━━ Extrait du texte ━━
« Le leadership des femmes dans la paix et la sécurité »

A l’approche de l’anniversaire des 20 ans du vote de la résolution 1325 du Conseil de Sécurité des Nations Unies sur les femmes, la paix et la sécurité, le moment semblait opportun pour rassembler une variété d’actrices des secteurs public et privé, représentantes d’associations, et d’organisations non-gouvernementales autour d’une session de travail interactive sur le thème de la promotion du leadership des femmes dans les domaines de la paix, de la sécurité et de la défense.

L’Ambassade du Canada en France, WIIS Canada et WIIS France ont ainsi unis leurs efforts le 26 novembre 2019 afin d’étudier ensemble la manière dont les associations de femmes en France et au Canada peuvent faire avancer la cause des femmes de manière concertée, réfléchie et organisée.

Le rôle des associations dans la promotion du leadership des femmes dans les domaines de la paix et la sécurité

En signant la résolution 1325 le 31 octobre 2000, le Conseil de sécurité a reconnu les effets dévastateurs des conflits armés sur les femmes et les filles et ouvert la voie à la pleine protection et participation des femmes aux accords de paix. La résolution a également contribuer à changer l’image des femmes – de celle de victimes à celle de participantes œuvrant activement à la négociation, à la consolidation et au maintien de la paix. Cantonnée pour longtemps au rôle de « victime », les femmes ont été reconnues comme actrices du changement et de leur avenir.

En marquant le pas à un changement de paradigme, la résolution 1325 a également préconisé une approche globale pour contrer l’impact insidieux de la violence armée sur les femmes et par ce biais sur les sociétés en guerre. Elle a exhorté les États membres à assurer une plus grande représentation des femmes à la prise de décision dans les institutions et les mécanismes nationaux, régionaux et internationaux en vue de la prévention, de la gestion et du règlement des différends. Elle a demandé aux parties aux conflits armés de prendre des mesures spéciales pour protéger les femmes et les filles contre les actes de violence pendant les guerres et de leur donner la possibilité de participer aux processus de paix afin de trouver des solutions à long terme.
━━━
━━ Enregistrements fournis ━━
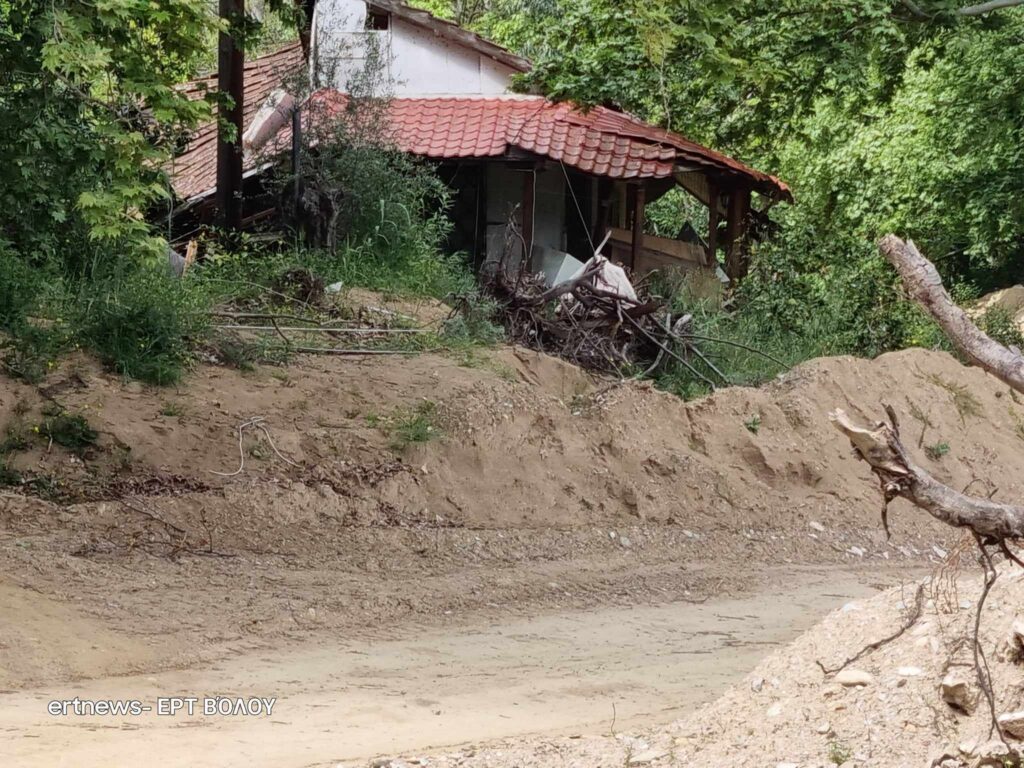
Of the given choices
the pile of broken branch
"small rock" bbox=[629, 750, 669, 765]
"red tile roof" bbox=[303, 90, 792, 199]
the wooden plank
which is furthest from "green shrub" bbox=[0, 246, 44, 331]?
the wooden plank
━━━
## [Petit exercice 1]
Recopiez tout le passage du texte sur le leadership des femmes dans la paix et la sécurité, depuis « Le rôle des » jusqu'à « de leur avenir. ».
## [Petit exercice 2]
D'après le texte sur le leadership des femmes dans la paix et la sécurité, à quelle date l'Ambassade du Canada en France, WIIS Canada et WIIS France ont-ils uni leurs efforts ?
## [Petit exercice 3]
Écrivez la suite du texte sur le leadership des femmes dans la paix et la sécurité, en partant de sa dernière phrase.
Les enregistrements forment un contenu à part, distinct du texte.

## [Résultat attendu 1]
Le rôle des associations dans la promotion du leadership des femmes dans les domaines de la paix et la sécurité

En signant la résolution 1325 le 31 octobre 2000, le Conseil de sécurité a reconnu les effets dévastateurs des conflits armés sur les femmes et les filles et ouvert la voie à la pleine protection et participation des femmes aux accords de paix. La résolution a également contribuer à changer l’image des femmes – de celle de victimes à celle de participantes œuvrant activement à la négociation, à la consolidation et au maintien de la paix. Cantonnée pour longtemps au rôle de « victime », les femmes ont été reconnues comme actrices du changement et de leur avenir.

## [Résultat attendu 2]
Le 26 novembre 2019.

## [Résultat attendu 3]
Étape majeure dans le droit international et les relations internationales, la prise en compte par les états de cette résolution demeure toutefois insuffisante. Les femmes et les filles continuent d’être victimes d’actes de violence pendant et après les conflits armés. Elles se voient exclues ou écartées des négociations de paix.

Et malgré le fait que la résolution invite les États membres à mettre en place des plans d’actions nationaux, ceux-ci souffrent d’un manque de mesures concrètes, d’une coordination pour leur implémentation et un financement pérenne.

De nombreuses associations sont engagées dans un travail de fond et d’analyse destiné à servir les politiques internationales et apporter aux états et aux organisations internationales, au moyen de leurs recherches de terrain et expériences. Grâce aux contributions respectives de nombreuses chercheures, diplomates, hautes fonctionnaires, représentantes et membres d’associations, des associations telles que Women In International Security sont des vecteurs d’expertise de taille. Elles sont également des plateformes de dialogue essentielles permettant aux femmes de différents milieux professionnels d’échanger meilleures pratiques et points de vue – des ressources essentielles pour faire avancer la qualité des politiques publiques. Au-delà d’atteindre une parité des sexes en termes de représentativité, la féminisation de la gouvernance est un enjeu démocratique, de qualité des services publics et d’équité.

Plus encore, la contribution des femmes au débat sécuritaire est indispensable : leur participation aux négociations de processus de paix est corrélée de manière positive à la signature et l’application des accords de paix. Par ailleurs, il faut souligner ici que, selon le rapport d’ONU Femmes France, ce ne sont pas tant les quotas imposés de femmes aux négociations qui permettent d’augmenter la probabilité de signature et d’application des accords de paix. « La différence se situe au niveau de l’influence que les femmes exercent sur un processus. En résumé, faire en sorte que la participation des femmes compte est plus important que le simple fait de compter le nombre de femmes engagées dans les processus de paix [1]. » Remettre les femmes au cœur des processus de médiation de conflit est donc en soi un enjeu de paix et de stabilité.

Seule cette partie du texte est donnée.